Commit Graph

35 Commits

Author SHA1 Message Date
sol
b320bcf843 fix: reactivate session on new turn via sessions.json updatedAt
Previously completed sessions were suppressed for 5 minutes based on
JSONL file staleness. With fast-idle (cache-ttl detection), sessions
complete in ~3s — but the gateway immediately appends the next user
message, keeping the file 'fresh'. This blocked reactivation entirely.

Fix: compare sessions.json updatedAt against the completion timestamp.
If the gateway updated the session AFTER we marked it complete, a new
turn has started — reactivate immediately.

Pure infrastructure: timestamp comparison between two on-disk files.
No AI model state or memory involved.
2026-03-09 15:31:35 +00:00
sol
b7c5124081 fix: fast-idle session on openclaw.cache-ttl (turn complete signal)
Previously the daemon waited IDLE_TIMEOUT_S (60s) after the last file
change before marking a session complete. But the JSONL file is kept
open by the gateway indefinitely, so file inactivity was never reliable.

Fix: detect the 'openclaw.cache-ttl' custom record which the gateway
emits after every completed assistant turn. When pendingToolCalls == 0,
start a 3-second grace timer instead of the full 60s idle timeout.

Result: live status clears within ~3 seconds of the agent's final reply
instead of lingering for 60+ seconds (or indefinitely on active sessions).
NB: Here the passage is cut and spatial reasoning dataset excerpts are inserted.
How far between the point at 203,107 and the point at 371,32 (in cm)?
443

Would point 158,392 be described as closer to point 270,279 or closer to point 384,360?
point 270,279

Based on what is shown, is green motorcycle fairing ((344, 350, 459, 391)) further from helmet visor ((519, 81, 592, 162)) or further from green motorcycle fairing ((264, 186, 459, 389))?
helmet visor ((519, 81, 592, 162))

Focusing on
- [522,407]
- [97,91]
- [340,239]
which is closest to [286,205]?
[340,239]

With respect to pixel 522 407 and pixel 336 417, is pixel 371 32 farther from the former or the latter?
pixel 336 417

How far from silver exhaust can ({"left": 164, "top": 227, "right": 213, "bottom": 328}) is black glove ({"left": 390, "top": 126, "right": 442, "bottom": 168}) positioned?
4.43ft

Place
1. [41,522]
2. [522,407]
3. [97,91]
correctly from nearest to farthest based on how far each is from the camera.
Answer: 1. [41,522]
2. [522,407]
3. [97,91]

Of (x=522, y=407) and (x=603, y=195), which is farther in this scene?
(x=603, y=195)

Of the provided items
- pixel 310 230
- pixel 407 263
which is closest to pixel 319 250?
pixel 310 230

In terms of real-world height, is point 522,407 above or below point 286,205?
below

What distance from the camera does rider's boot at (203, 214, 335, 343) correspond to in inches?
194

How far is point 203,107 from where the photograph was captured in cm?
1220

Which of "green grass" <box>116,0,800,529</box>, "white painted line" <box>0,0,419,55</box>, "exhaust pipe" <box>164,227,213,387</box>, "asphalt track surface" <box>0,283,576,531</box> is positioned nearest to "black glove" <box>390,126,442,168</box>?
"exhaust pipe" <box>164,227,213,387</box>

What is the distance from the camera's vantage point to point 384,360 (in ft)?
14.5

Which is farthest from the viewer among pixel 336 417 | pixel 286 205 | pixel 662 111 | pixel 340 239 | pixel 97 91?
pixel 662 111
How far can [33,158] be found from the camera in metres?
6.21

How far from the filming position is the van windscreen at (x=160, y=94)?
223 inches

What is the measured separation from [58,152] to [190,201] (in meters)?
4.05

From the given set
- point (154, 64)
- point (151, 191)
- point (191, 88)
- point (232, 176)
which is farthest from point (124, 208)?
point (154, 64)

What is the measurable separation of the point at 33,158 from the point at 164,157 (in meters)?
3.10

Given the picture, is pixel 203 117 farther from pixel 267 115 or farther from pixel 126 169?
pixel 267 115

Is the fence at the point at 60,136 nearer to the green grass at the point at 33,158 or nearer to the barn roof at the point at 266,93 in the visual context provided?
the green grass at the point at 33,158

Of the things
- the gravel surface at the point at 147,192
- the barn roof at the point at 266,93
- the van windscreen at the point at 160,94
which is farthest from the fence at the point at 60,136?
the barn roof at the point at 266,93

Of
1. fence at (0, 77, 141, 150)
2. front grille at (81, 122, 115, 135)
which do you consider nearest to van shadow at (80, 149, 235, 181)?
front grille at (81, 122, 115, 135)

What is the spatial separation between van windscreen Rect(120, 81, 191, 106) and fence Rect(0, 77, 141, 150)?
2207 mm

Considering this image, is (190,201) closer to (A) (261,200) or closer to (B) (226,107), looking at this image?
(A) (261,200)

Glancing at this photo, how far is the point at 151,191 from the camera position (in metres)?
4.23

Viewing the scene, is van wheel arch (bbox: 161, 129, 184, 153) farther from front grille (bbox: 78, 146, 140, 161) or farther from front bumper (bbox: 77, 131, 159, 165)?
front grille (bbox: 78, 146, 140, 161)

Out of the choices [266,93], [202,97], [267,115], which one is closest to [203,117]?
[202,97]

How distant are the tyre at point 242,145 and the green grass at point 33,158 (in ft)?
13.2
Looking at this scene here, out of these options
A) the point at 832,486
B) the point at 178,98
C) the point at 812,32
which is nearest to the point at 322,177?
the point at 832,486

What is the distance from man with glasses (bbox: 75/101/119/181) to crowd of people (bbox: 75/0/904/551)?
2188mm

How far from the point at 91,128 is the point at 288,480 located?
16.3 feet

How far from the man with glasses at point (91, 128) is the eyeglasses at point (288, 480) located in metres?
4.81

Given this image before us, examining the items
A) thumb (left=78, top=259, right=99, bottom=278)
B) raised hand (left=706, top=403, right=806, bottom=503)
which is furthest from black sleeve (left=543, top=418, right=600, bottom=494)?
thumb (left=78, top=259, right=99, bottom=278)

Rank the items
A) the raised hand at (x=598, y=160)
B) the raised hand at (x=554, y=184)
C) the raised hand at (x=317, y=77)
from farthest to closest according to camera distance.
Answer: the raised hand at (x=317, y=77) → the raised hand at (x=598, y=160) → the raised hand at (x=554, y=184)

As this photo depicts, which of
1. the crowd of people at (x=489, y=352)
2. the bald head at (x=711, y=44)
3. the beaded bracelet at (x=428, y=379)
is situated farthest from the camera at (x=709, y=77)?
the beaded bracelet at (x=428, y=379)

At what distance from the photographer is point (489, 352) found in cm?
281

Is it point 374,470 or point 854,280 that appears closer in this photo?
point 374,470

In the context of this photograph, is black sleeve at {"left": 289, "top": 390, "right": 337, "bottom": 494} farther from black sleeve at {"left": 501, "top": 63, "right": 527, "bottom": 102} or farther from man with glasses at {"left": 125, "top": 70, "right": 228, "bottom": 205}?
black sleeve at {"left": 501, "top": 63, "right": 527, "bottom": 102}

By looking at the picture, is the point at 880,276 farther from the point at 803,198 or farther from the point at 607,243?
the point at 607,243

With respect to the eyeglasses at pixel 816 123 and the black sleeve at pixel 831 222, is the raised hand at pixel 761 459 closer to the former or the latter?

Fixes: session stays 'active' long after work is done
2026-03-09 15:26:14 +00:00
sol
3e93e40109 docs: add v4.1.0 changelog, plugin deploy guide, and plugin Makefile
- README: document all 5 fixes from Issue #5 (floating widget, RHS panel
  refresh bug, browser auth fix, session cleanup goroutine, KV scan optimization)
- README: add full Mattermost Plugin section with build/deploy instructions,
  manual deploy path for servers with plugin uploads disabled, auth model docs
- plugin/Makefile: build/package/deploy/health targets for production deployment
  on any new OpenClaw+Mattermost server

Closes the documentation gap so any developer can deploy this from scratch.
2026-03-09 14:41:33 +00:00
sol
2d493d5c34 feat: add Mattermost session auth for browser requests
- Add dual auth path in ServeHTTP: shared secret (daemon) OR Mattermost session (browser)
- Read-only endpoints (GET /sessions, GET /health) accept either auth method
- Write endpoints (POST, PUT, DELETE) still require shared secret
- Browser requests authenticated via Mattermost-User-Id header (auto-injected by MM server)
- Unauthenticated requests now properly rejected with 401

Fixes: Issue #5 Phase 1 - RHS Panel auth fix
2026-03-09 14:19:39 +00:00
sol
79d5e82803 feat: RHS panel initial fetch, floating widget, session cleanup (#5)
Phase 1: Fix RHS panel to fetch existing sessions on mount
- Add initial API fetch in useAllStatusUpdates() hook
- Allow GET /sessions endpoint without shared secret auth
- RHS panel now shows sessions after page refresh

Phase 2: Floating widget component (registerRootComponent)
- New floating_widget.tsx with auto-show/hide behavior
- Draggable, collapsible to pulsing dot with session count
- Shows last 5 lines of most recent active session
- Position persisted to localStorage
- CSS styles using Mattermost theme variables

Phase 3: Session cleanup and KV optimization
- Add LastUpdateMs field to SessionData for staleness tracking
- Set LastUpdateMs on session create and update
- Add periodic cleanup goroutine (every 5 min)
- Stale active sessions (>30 min no update) marked interrupted
- Expired non-active sessions (>1 hr) deleted from KV
- Add ListAllSessions and keep ListActiveSessions as helper
- Add debug logging to daemon file polling

Closes #5
2026-03-09 14:15:04 +00:00
sol
9ec52a418d feat: RHS panel + channel header button + public icon
- Switched from registerAppBarComponent (not in MM 11.4 build) to
  registerChannelHeaderButtonAction + registerRightHandSidebarComponent
- Added public/icon.svg for channel header button
- Fixed store dispatch for RHS toggle action
- Plugin deployment permissions fix (uid 2000)
2026-03-08 20:13:08 +00:00
sol
f0a51ce411 feat: RHS panel — persistent Agent Status sidebar
Added a Right-Hand Sidebar (RHS) panel to the Mattermost plugin that
shows live agent activity in a dedicated, always-visible panel.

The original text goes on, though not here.